Yaratılmış tüm canlıların yaşamlarını sürdürebilmeleri için yemeleri zorunludur. Yemek ve içmek siz hayatın idama edilmesine imkan bulunmamaktadır. Bu canlıların olmazsa olmazlarıdır. Kimisi dakika başı,kimisi saat başı kimsi saatlik,günlük aylık belkide yıllık gibi sürelerde zamanlarda yeme içme ihtiyacı mevcuttur
Bu yeme içme, barınma, örtünme vs. yaşamımıza kısaca bu dünyada geçinme de denir. Yani insanoğlunun birinci derecede derdi tabiiyeti ile geçinmektir. Geçim derdi tüm bireylerin ortak dertleri dün de olmuştur bugünde olmuş ve olmaya da devam edecektir. Elbette geçimin rahat ve kolay olması içinde ona oranla da bir gelire sahip olmak gerekir. Tabi ki bu gelirinde düzenli ve akar nitelikte olması bu geçim derdini kolaylaştıracaktır.
Geçinebilmek için bir gelir sahibi olmamız lazım ise bu geliri hak edecek bir uğraşımız yeteneğimiz ve kabiliyetimizin de olması muhakkak gerekir. Bu kazanımlara sahip değil isek geçimimiz de bu oranda düşecek ve geçimimiz de zorlaşacaktır. İşte bu nedenle daha çocukluktan itibaren bu zor günler düşünülerek bu günlere yatırım yapılmalıdır. Yoksa bu geçim derdi belimizi büke bildiğince bükecektir. Buna çare aramak yine gelirimizin artırılmasından geçecektir. Eğer elimiz ayağımız tutuyorsa mutlaka çalışmanın yolunu aramalı ve buna çaba sarf etmemiz gerekir. Her şeyi -devlet beklemek yerine ne yapabilirim gelirimi nasıl artırımın gayretinde olunmalıdır. Bir vatandaşın şu kadar emekli maaşım var ev taksiti ödüyorum tüp bilmem kaça çıkmış ben nasıl geçineyim diyor. Haklı olsa da çalışabilecek güce sahip birisi olarak her şeyi devlette beklemek yerine çalışmak da gerekmez mi, iş nerede denebilirse de inanıyorum ki kendine uygun bir iş imkanı bulunur. Yeter ki arayış içinde olalım. Unutmayalım ki en kutsalı alın terimizin karşılığıdır.

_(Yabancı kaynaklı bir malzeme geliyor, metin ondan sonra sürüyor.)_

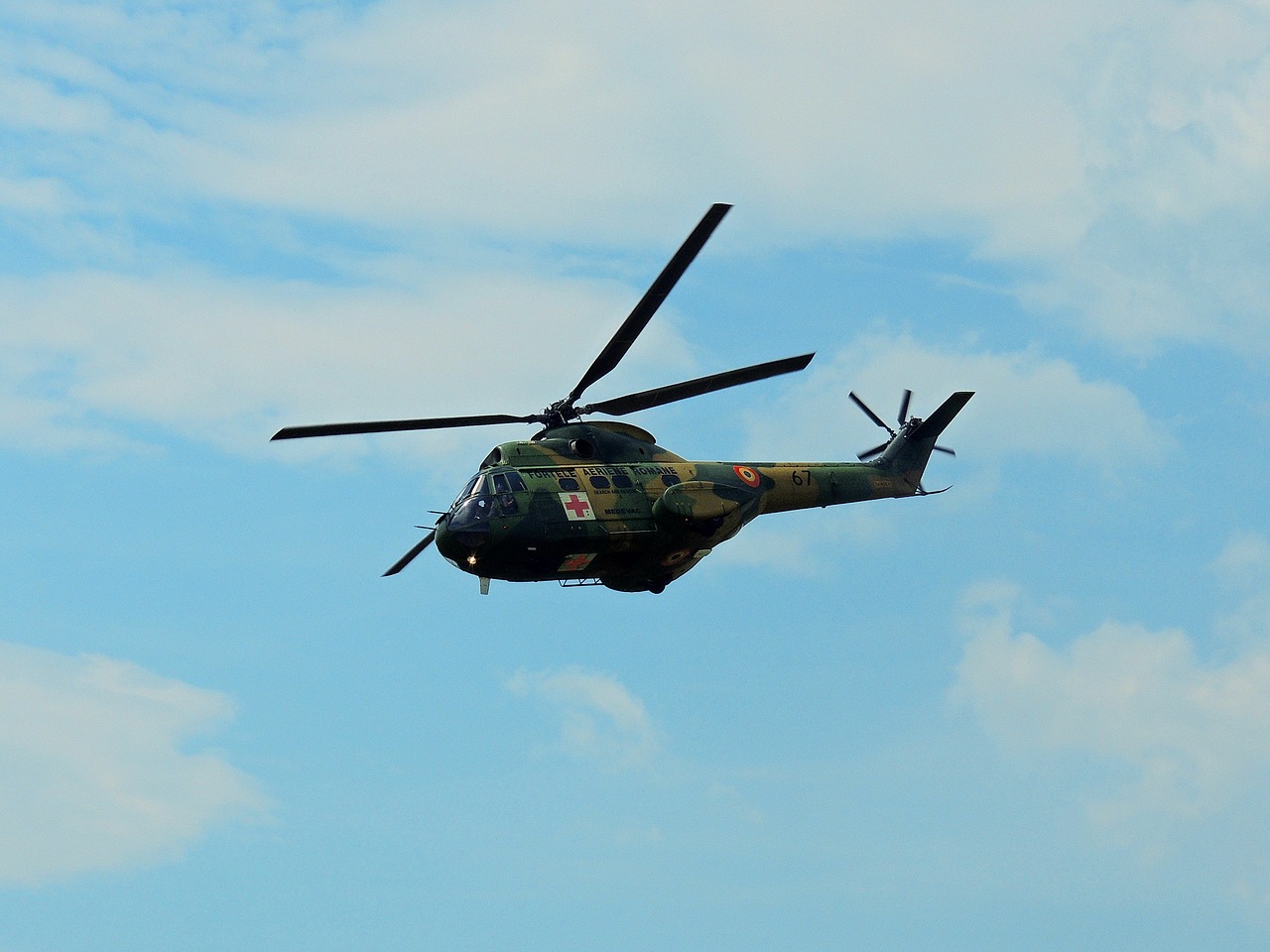 helicopter puma shocked aviation free photo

Geçinememek elbetteki zor bir durumdur. İnsanların muhtelif ihtiyaçları var bunları tedarik edememek herkese acı verir. Ancak şu unutulmamalıdır ki savurganlık noktasında bir alışkanlığımızda ne yazık ki mevcut. Geçimde, tasarruf ve önceliklerin göz önünde tutulması aile bütçesinin de buna göre ayarlanması da darda olanları nispeten rahatlatacaktır.. Tabi ki gönül ister ki en güzeline sahip olalım en güzelini alalım hatta lüks bir hayat yaşayalım. Ancak bunlar imkanlar ölçüsünde olabilir. Bir de dinimizde de israfın haram olduğunu aklımızdan çıkarmamamız gerekir. Ayrıca kaynakların sınırsız olmadığını gelirimizin de böyle bir sınırının olduğunu da bilmek gerekir.

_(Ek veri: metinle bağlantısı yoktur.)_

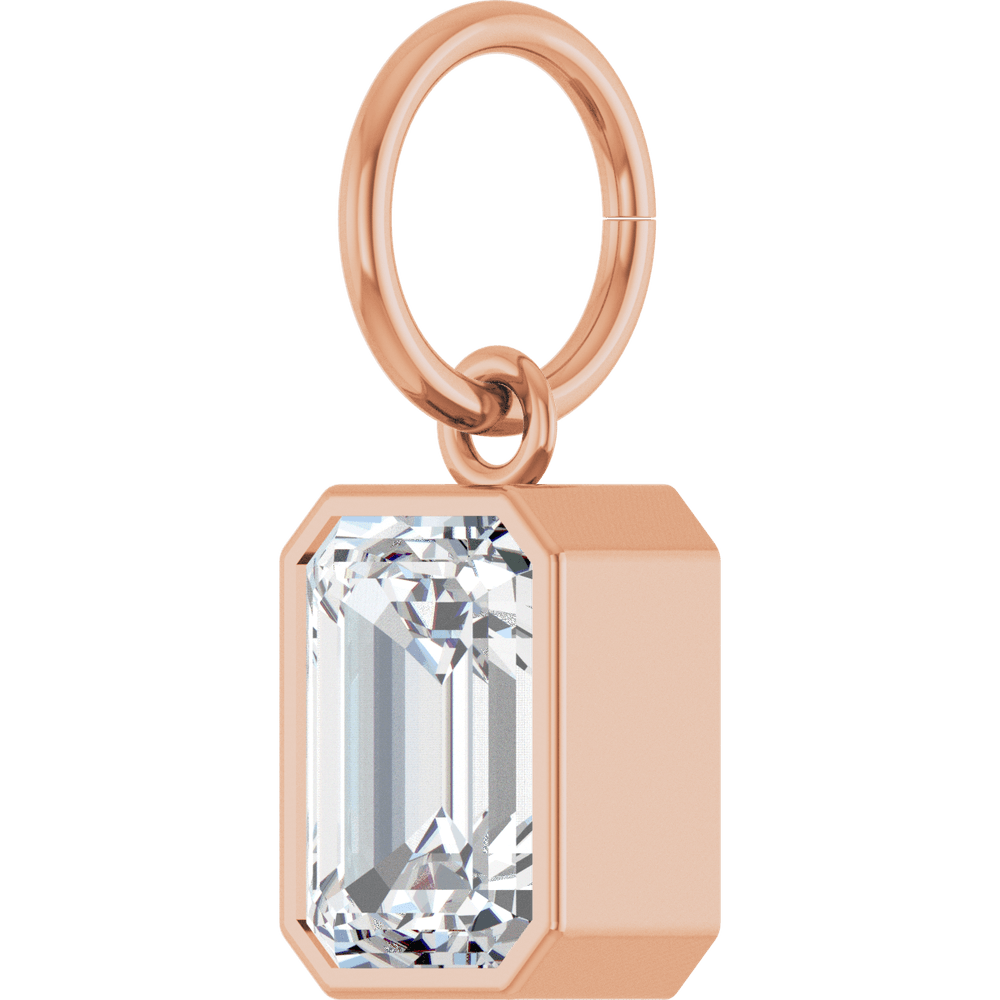 EMERALD-CUT BEZEL CHARM · 1 1/4 CT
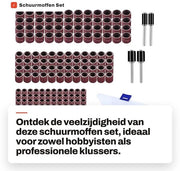Kit di abrasivi a set di 150 pezzi - strisce abrasive - rulli abrasive - corona 80/120 - 3 dimensioni di diametro - con cuscinetto in gomma - kit abrasivo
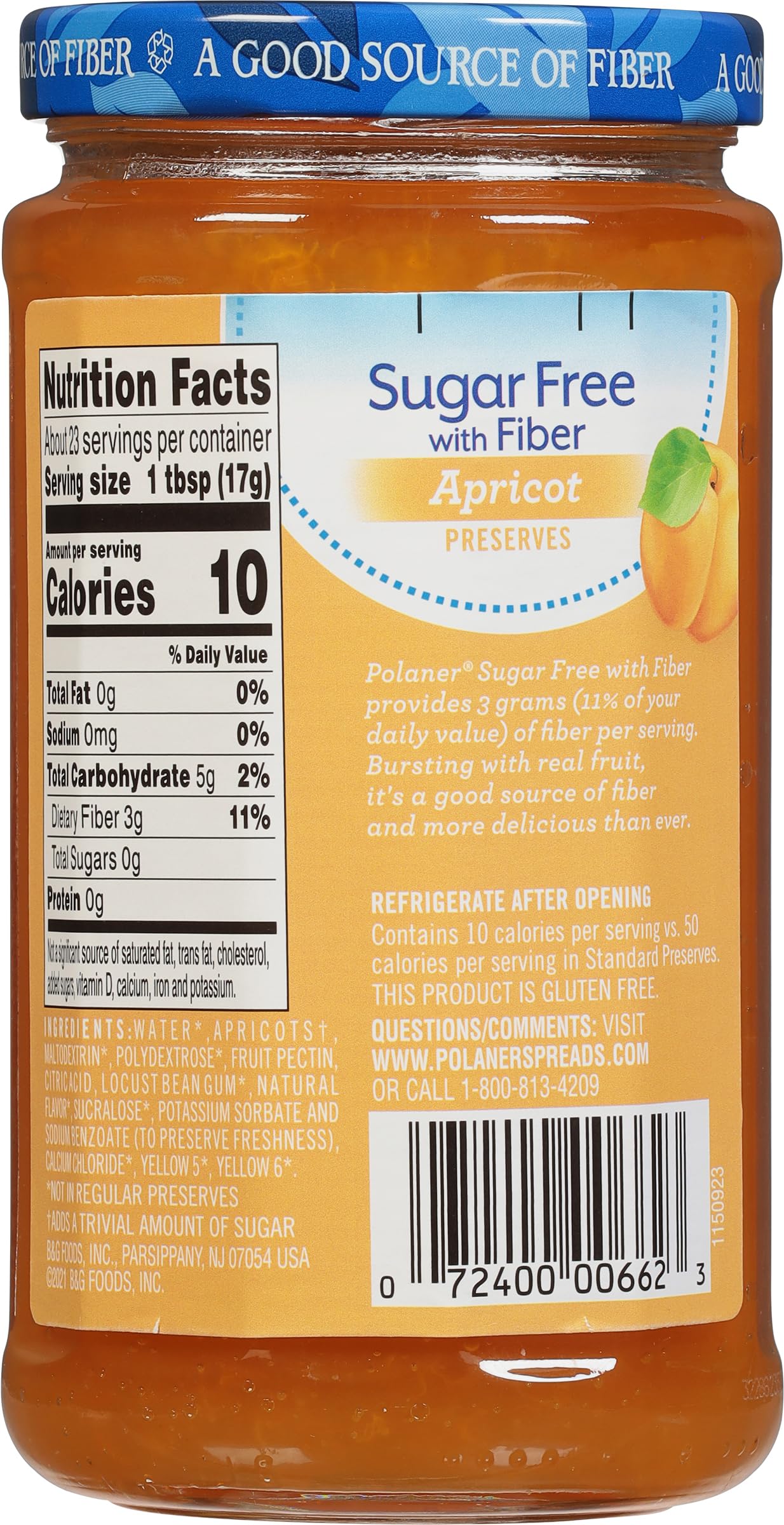 Polaner Sugar Free with Fiber, Apricot Jam, 13.5 Ounce - Polaner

Her şeyimiz olsun da olsun, anlayışının sonu yoktur. Geçinmek için önce aslanlar gibi çalışılmalı, sonra tasarruf yapılmalı sonra da ayağının yorgana göre uzatılmasını bilinmektedir. Aksi halde inanın başımıza çok iş açılır da altından kalkamayız. Tabi ülkemizin ekonomik durum iş olanaklarımız ve sahip olduğumuz eğitim ve kabiliyetlerde artırıldıkça geçim derdimize çare olabilir.
Öte yanda zengin ve varlıklı olan bireylerinde etraflarına bakmaları, yanında çalıştırdığı elamanların zor geçim şartlarına unutmamaları netice itibariyle yapılan iyiliklerin kendileri ile birlikte gideceğini bilmeleri bu sorunun çözümüne katkı verecektir. Yine devletimizinde sosyal devlet anlayışı ile elinde geldiğince, imkanlar ölçüsünde yaptığı yardımlarda bu sorun çözümüne ciddi katkı verse de asıl olan insanların kendi ayakları üzerinde durmasıdır.